■ ПРИВЕДЁННЫЙ ТЕКСТ
Страница 62 из 66
Но это, так сказать, статичная картина. В динамике дело выглядит еще интереснее. Дифференциация науки порождает все большее число все меньших по размеру отдельных ящичков. Как бы в итоге не осталась у нас одна тара. А популяризировать науку становится все труднее. Некоторые статьи в таких журналах, как, скажем, «Химия и жизнь», все меньше напоминают популярные. Они напичканы графиками, формулами и даже математическими выкладками. На сегодняшний день они годятся лишь для ученых, которые хотят знать о достижениях коллег из смежных отраслей. Завтра и им они станут непонятны.
Языки науки чужды для неспециалистов. Влияние татарского ига на русский язык было весьма ощутимым, но современная наука за несколько десятилетий побила рекорды трех сотен лет ига. Достаточно посидеть несколько часов на симпозиуме по проблемам плазмы, элементарных частиц, многомерных пространств или фазовых равновесий в растворах, чтобы убедиться в непонимании родной речи.
Но разве фантастика не сумела органично вместить в себя научные диалекты? Это уже не обеднение литературного языка, а обогащение его! Нет и, вероятно, не может быть «словаря», с помощью которого можно было бы «перевести» науку на обычный язык. Нужен не словарь, а целый комплекс методов, которых пока нет. Современная система популяризации великолепна и в то же время беспомощна, поскольку порождает порой и дилетантизм. Внимательно прочтя хорошую популярную книжку по физике, читатель получает обманчивое ощущение, что он более или менее все знает, что он «на уровне». А вместе с тем он не приблизился к пониманию современной физики ни на шаг. И этого не надо скрывать, это, напротив, надо подчеркивать.
Как-то на севере Канады геологи привлекли одно индейское племя к поискам урановой руды. Когда индейцев спросили, как они представляют себе цель таких поисков, вождь невозмутимо ответил: «Искотчкотуит каочильик», что значит «молния, выходящая из скалы».
Это прекрасная иллюстрация и огромной пользы и весьма ограниченных возможностей нынешней системы популяризации.
Научная популяризация внесла колоссальный вклад в развенчание богов небесных и в создание богов земных, Наука стала ее богом, а ученые — пророком, деяния которого можно описать, но нельзя объяснить.
И только современная научная фантастика, даже не пытаясь объяснить науку, смело ввела нас в лабораторию ученого, приобщила к миру его идей.

■ ИСХОДНЫЕ ДАННЫЕ
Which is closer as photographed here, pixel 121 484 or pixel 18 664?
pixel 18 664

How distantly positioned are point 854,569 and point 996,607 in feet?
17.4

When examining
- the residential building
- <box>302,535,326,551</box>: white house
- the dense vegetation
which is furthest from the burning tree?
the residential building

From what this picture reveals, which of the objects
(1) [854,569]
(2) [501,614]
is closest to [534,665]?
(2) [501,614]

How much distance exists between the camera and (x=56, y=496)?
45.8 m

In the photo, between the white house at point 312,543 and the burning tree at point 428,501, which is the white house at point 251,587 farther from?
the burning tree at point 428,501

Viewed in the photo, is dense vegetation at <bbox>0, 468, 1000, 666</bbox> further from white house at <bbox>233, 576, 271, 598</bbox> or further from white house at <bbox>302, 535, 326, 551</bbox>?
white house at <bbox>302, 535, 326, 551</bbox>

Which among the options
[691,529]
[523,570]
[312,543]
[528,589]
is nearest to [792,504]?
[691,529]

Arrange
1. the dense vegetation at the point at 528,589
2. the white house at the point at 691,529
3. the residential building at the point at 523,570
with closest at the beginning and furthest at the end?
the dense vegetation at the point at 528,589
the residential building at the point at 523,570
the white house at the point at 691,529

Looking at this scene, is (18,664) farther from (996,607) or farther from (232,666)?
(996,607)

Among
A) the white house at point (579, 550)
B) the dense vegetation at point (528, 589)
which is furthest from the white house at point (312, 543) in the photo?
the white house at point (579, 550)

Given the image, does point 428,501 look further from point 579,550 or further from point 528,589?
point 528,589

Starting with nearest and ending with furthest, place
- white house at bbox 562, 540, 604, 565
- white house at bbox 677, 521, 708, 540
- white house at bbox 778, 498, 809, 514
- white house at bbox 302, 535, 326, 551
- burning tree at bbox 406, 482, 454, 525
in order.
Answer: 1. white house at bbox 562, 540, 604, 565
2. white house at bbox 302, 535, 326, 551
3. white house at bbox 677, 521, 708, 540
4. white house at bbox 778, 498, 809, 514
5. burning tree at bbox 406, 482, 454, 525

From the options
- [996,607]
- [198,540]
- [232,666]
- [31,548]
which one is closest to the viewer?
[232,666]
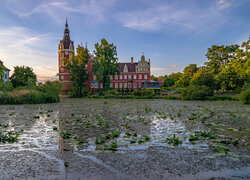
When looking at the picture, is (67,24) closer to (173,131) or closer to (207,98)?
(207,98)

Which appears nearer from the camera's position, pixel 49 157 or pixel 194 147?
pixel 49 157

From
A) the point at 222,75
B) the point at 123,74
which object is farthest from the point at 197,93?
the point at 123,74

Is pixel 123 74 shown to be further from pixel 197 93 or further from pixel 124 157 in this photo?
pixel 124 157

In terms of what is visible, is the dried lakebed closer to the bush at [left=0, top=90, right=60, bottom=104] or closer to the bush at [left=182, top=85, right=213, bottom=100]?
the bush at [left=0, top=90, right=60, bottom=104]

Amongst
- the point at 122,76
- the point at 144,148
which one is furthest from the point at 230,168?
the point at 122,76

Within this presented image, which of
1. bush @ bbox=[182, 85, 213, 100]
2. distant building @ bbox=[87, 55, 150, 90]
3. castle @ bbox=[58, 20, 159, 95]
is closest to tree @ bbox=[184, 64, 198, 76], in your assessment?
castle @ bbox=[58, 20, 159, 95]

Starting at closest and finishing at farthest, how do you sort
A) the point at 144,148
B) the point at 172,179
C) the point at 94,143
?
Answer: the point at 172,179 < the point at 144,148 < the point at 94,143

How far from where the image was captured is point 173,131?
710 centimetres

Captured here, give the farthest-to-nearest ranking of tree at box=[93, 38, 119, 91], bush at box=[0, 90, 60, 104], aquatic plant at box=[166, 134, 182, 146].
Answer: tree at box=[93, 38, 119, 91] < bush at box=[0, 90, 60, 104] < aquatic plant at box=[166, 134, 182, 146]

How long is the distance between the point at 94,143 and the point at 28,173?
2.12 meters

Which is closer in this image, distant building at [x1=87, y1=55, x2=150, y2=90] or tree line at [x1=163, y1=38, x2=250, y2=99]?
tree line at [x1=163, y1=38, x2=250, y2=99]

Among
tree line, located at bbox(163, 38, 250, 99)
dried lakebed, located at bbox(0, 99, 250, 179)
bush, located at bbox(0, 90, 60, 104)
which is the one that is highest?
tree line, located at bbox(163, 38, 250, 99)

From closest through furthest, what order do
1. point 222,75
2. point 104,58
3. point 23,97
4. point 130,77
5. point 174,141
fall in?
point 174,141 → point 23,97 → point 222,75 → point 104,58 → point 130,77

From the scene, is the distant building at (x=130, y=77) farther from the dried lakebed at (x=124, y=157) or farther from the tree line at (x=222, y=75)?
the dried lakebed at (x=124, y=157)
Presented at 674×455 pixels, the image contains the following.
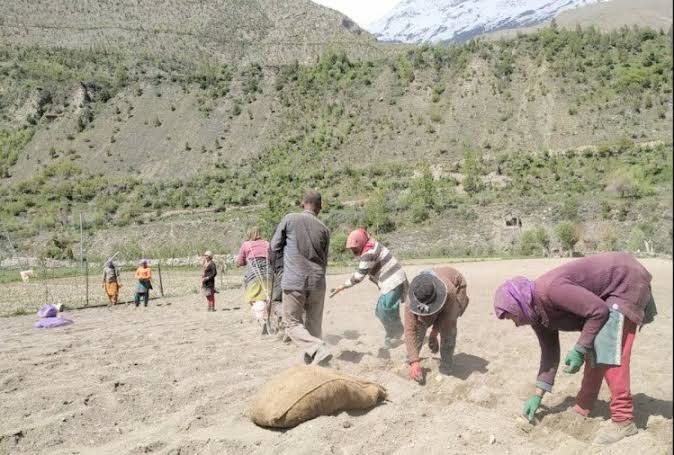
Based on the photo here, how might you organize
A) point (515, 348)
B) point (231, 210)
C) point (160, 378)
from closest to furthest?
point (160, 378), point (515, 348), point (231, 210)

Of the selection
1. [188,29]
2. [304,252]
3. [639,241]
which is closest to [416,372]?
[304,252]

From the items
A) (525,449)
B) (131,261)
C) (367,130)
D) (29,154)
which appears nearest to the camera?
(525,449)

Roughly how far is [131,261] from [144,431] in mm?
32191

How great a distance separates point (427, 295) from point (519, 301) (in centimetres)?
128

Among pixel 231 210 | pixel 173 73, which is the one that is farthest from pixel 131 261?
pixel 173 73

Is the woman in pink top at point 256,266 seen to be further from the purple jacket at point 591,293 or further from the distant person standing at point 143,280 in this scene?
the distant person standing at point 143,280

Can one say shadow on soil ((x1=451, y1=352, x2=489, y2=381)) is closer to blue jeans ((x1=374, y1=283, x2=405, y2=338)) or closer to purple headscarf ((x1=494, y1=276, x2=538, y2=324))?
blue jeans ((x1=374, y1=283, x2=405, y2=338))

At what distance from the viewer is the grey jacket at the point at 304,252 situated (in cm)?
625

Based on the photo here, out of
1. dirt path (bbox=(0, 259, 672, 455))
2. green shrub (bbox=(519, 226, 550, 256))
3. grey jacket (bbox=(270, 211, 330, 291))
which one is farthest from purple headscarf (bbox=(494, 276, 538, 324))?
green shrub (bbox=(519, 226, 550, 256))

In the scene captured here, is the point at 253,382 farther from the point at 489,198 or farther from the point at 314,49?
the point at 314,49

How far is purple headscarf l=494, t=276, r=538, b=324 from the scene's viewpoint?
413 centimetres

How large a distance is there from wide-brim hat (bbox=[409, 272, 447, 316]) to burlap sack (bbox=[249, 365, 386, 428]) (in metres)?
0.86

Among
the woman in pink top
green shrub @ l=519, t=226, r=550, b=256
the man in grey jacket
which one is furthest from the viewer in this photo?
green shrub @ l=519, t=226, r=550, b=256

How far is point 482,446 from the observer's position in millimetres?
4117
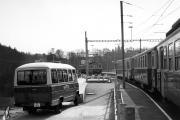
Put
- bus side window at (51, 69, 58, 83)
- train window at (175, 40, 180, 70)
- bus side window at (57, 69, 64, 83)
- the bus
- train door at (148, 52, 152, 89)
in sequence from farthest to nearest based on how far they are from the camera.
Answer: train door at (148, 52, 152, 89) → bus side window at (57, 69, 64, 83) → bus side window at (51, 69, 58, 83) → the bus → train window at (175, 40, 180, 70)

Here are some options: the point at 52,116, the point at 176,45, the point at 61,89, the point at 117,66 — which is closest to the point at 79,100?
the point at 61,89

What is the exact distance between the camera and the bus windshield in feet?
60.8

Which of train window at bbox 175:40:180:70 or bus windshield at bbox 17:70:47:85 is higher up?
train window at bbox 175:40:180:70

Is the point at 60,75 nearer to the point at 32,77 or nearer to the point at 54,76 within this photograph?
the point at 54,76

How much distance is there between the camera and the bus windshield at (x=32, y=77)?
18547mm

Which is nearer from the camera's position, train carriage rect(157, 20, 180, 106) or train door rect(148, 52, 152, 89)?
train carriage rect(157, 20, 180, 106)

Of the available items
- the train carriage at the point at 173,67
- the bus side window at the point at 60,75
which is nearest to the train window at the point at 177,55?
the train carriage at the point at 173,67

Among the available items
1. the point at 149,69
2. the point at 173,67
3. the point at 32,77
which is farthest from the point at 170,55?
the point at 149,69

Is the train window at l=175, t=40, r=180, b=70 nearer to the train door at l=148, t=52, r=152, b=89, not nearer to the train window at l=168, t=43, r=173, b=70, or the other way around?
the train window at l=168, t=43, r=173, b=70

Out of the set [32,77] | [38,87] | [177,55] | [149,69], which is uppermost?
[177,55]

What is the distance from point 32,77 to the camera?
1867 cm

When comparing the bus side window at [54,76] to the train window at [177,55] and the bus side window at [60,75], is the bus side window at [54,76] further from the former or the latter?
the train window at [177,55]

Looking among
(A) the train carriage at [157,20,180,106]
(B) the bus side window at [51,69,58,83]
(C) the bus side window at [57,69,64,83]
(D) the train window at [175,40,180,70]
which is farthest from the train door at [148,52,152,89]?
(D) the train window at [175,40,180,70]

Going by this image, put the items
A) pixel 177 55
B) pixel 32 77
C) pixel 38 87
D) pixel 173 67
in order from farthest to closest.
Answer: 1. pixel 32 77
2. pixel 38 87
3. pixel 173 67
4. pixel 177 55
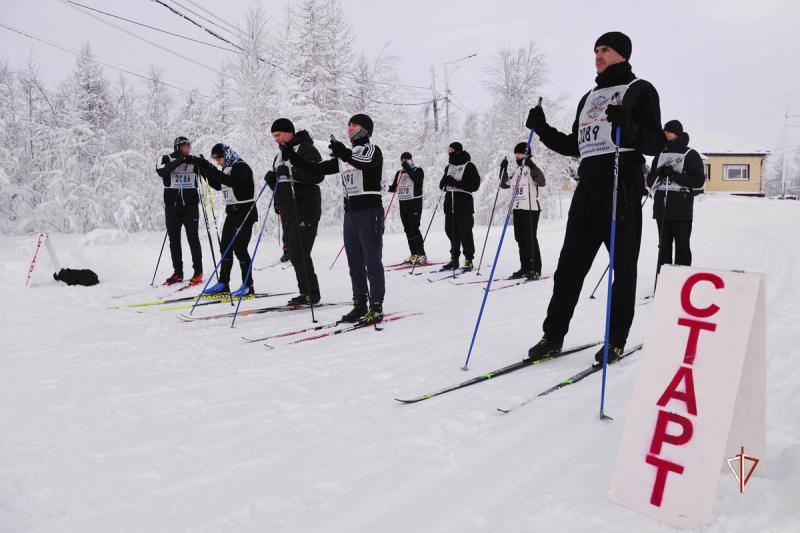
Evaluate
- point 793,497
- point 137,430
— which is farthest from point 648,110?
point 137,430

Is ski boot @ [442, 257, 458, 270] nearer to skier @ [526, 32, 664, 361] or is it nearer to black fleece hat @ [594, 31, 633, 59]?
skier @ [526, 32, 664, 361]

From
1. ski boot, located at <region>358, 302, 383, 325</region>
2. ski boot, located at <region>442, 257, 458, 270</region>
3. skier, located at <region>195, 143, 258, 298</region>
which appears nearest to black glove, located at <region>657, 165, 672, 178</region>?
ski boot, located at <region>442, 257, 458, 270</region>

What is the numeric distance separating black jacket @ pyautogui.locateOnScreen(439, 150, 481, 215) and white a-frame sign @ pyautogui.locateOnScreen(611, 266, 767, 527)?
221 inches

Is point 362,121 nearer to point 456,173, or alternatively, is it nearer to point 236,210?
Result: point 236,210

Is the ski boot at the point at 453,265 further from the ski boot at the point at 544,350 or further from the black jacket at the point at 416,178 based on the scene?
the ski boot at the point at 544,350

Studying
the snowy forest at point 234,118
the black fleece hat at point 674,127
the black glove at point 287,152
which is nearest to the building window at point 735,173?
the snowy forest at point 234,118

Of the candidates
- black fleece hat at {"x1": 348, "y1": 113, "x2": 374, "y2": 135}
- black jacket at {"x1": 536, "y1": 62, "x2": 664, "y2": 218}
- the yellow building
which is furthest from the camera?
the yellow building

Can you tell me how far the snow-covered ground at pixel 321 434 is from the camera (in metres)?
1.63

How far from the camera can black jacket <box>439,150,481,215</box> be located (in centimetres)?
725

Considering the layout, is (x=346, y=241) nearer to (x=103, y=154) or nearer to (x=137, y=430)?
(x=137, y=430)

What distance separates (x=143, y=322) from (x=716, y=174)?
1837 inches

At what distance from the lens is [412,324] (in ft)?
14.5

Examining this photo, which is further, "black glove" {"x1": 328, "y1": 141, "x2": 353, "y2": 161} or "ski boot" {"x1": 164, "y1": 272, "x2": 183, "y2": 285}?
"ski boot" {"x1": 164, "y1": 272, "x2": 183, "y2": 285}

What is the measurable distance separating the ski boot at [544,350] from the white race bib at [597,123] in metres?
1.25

■ ЗАДАНИЯ
1. Перепишите фрагмент текста о популяризации науки, начиная со слов «Научная популяризация внесла» и заканчивая словами «но нельзя объяснить.», заменив «пророком» на «оракулом».
2. Допишите следующую часть текста о популяризации науки после его последнего предложения.
Строки никак не связаны с текстом о популяризации науки.

■ ОТВЕТЫ ПО ЗАДАНИЯМ
1.
Научная популяризация внесла колоссальный вклад в развенчание богов небесных и в создание богов земных, Наука стала ее богом, а ученые — оракулом, деяния которого можно описать, но нельзя объяснить.

2.
Мы уже пережили тот период, когда велись серьезные дискуссии на тему «Нужен ли инженеру Бетховен» и неистовые рыцари ломали полемические копья на ристалищах физики и лирики. Многим чуть поседевшим ветеранам таких битв уже немного смешно вспоминать их. Профессия космонавта тоже стала привычной. Мы привыкли видеть этих бесстрашных героев из плоти и крови и на небесах и в космосе. Поэтому и стыдно спорить нам теперь, возьмет или не возьмет с собой космонавт «ветку сирени».
Но не настал еще день, когда мы с неловкой усмешкой вспомним дискуссии и другого рода: «Можно ли быть сегодня культурным человеком, не зная науки».
Вот в какое время появилась современная научная фантастика — литература о науке, многое у науки заимствующая, но написанная на понятном для всех языке. И появление ее закономерно.
Наука безразлична к проблемам морали, тогда как ученый — сознательный член общества — не может и не должен быть безразличным. Нельзя языком математики, физики, биологии, химии излагать моральные аспекты тех или иных открытий. Фантастика дает такую возможность. И язык у нее, о какой бы науке ни шла речь, единый — общедоступный. В этом, мне кажется, основная притягательная сила фантастики для ученых.
«Если бы мне пришлось вновь пережить свою жизнь, — писал Чарлз Дарвин, — я установил бы для себя за правило читать какое-то количество стихов и слушать какое-то количество музыки по крайней мере раз в неделю; быть может, путем такого постоянного упражнения мне удалось бы сохранить активность тех частей моего мозга, которые теперь атрофировались. Утрата этих вкусов… может быть, вредно отражается на умственных способностях, а еще вероятнее — на нравственных качествах, так как ослабляет эмоциональную сторону нашей природы».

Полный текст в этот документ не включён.